SEC to develop ‘anti-disruptive trading rule’

The SEC is preparing a series of recommendations that would tighten oversight of high-frequency trading (HFT), better regulate trading during periods of rapid market movements and help ensure fairness for all traders, even as those who use algorithms seek technological advantages, the commission chairman has said.

In a speech to a global conference of exchanges and brokers in New York, Mary Jo White announced that she had ordered a series of reports to combat the perception of unfairness in today’s markets, help ensure stability at times the markets may be more vulnerable to sharp swings, and improve risk management at HFT firms.

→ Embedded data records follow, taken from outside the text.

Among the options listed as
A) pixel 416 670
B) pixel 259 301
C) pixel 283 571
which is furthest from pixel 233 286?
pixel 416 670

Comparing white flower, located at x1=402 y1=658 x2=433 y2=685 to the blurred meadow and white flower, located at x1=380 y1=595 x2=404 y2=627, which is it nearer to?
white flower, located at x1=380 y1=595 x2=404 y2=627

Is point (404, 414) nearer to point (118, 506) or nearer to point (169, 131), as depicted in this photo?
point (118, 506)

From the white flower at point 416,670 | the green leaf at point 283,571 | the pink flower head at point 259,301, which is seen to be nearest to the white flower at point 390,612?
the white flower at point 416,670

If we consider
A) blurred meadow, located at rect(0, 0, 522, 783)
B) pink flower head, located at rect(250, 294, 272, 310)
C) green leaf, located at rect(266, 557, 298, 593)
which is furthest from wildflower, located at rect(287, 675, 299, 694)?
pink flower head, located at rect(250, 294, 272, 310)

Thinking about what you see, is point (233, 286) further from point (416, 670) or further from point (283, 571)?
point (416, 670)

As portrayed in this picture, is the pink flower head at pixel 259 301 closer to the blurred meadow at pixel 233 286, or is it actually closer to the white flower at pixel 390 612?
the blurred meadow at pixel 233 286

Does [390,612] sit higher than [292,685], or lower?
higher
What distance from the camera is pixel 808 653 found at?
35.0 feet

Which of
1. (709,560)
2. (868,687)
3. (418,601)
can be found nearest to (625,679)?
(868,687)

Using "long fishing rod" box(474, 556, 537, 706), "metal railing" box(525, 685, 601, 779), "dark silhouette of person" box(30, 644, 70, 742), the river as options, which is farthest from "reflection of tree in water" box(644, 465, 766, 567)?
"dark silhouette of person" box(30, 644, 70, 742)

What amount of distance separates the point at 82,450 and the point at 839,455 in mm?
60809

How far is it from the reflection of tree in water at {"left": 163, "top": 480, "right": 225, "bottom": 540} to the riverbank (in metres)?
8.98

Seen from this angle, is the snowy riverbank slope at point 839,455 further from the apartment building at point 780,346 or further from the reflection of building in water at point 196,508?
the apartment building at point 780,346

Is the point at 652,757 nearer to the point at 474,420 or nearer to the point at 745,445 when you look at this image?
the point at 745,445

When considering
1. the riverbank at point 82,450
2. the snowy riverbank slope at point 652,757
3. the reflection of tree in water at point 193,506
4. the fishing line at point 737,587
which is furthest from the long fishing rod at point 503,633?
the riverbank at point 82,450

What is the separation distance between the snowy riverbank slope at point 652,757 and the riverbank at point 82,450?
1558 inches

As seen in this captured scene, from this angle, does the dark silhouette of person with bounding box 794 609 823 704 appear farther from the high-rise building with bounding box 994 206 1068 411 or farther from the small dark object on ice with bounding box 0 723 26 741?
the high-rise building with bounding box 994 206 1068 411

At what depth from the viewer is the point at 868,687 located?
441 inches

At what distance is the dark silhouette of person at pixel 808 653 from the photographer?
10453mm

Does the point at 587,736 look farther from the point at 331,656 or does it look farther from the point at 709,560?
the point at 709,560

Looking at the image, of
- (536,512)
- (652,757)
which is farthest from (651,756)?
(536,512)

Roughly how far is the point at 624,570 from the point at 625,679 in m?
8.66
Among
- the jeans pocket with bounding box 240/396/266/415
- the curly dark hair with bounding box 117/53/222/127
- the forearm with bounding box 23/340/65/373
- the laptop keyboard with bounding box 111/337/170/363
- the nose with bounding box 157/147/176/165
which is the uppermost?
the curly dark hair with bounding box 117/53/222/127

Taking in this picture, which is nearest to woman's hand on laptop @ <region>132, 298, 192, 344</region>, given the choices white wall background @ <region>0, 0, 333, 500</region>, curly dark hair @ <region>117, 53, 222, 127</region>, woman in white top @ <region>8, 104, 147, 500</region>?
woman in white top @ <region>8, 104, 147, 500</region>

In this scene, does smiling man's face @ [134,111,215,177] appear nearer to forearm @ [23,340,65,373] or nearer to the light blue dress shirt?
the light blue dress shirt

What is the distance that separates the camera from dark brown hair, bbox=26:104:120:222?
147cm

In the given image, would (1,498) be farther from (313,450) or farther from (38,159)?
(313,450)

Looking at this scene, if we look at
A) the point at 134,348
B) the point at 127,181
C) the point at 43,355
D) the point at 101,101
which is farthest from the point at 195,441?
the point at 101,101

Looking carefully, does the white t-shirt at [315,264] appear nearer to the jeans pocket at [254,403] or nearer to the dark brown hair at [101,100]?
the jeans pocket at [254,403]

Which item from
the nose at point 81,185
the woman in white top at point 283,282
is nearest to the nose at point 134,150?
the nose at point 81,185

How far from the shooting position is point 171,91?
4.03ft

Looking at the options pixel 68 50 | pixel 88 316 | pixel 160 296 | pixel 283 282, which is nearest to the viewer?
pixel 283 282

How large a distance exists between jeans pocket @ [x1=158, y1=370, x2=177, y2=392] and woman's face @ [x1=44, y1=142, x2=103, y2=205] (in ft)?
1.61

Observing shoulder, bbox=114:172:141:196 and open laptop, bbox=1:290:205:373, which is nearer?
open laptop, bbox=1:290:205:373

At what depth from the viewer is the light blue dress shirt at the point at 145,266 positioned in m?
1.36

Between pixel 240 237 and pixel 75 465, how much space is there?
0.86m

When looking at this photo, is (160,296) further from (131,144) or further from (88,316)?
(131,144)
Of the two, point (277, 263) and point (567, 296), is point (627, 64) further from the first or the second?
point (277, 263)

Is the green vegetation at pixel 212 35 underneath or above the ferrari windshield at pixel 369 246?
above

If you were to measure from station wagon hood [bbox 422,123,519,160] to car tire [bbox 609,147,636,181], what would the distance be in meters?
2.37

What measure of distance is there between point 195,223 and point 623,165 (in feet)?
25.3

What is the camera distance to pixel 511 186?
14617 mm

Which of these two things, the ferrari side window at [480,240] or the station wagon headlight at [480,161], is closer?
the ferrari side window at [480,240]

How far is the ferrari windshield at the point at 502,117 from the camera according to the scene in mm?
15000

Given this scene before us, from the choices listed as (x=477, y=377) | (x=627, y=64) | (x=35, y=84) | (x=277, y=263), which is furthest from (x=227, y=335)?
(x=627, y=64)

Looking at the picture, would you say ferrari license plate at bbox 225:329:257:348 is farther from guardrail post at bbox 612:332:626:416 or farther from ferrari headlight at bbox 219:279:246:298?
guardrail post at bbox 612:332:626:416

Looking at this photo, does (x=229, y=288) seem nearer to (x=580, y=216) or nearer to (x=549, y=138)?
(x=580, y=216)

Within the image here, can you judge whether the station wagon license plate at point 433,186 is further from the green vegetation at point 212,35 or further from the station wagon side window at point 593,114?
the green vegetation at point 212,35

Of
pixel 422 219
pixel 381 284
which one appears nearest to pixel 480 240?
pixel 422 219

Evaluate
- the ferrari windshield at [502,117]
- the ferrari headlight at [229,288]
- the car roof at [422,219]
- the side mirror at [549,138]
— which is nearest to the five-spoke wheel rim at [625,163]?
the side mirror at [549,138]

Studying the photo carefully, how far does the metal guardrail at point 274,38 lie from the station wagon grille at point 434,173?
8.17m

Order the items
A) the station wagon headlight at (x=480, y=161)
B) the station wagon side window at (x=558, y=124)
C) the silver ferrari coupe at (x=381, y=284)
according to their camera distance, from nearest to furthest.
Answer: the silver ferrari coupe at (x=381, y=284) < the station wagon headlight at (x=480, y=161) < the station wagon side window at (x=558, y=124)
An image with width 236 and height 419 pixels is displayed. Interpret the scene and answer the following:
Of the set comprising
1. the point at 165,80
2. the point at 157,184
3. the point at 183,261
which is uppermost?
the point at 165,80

‘Algorithmic traders, which include HFT firms and a large percentage of institutional traders, likely represent well more than a majority of trading volume,’ White said. ‘The SEC should not roll back the technology clock or prohibit algorithmic trading, but we are assessing the extent to which specific elements of the computer-driven trading environment may be working against investors rather than for them.’

She said she has ordered staff to draft an ‘anti-disruptive trading rule’ that would prevent firms from taking advantage of periods of market chaos, such as amid sharp swings over natural disasters, major economic announcements and other events, to further destabilize prices to their own advantage.

‘Such a rule will need to be carefully tailored to apply to active proprietary traders in short time periods when liquidity is most vulnerable and the risk of price disruption caused by aggressive short-term trading strategies is highest,’ White said. ‘Instability arising during a broad market event may simultaneously affect hundreds or thousands of stocks, triggering many trading pauses and reopenings over a short period of time.’

She also said the SEC will closely follow the efforts of exchanges and the Financial Industry Regulatory Authority (FINRA) to minimize consolidated data latency to help ensure all traders receive important trading information at the same time. This may include the use of a time stamp on consolidated data feeds to increase the transparency of trading timing.

The commission may also require exchanges to outline how they use data feeds, encourage FINRA to expand its trading volume disclosure regime to include off-exchange market makers and broker-dealers, and will consider broader questions, such as ‘whether the current regulatory model for exchanges and other trading venues makes sense for today’s markets.’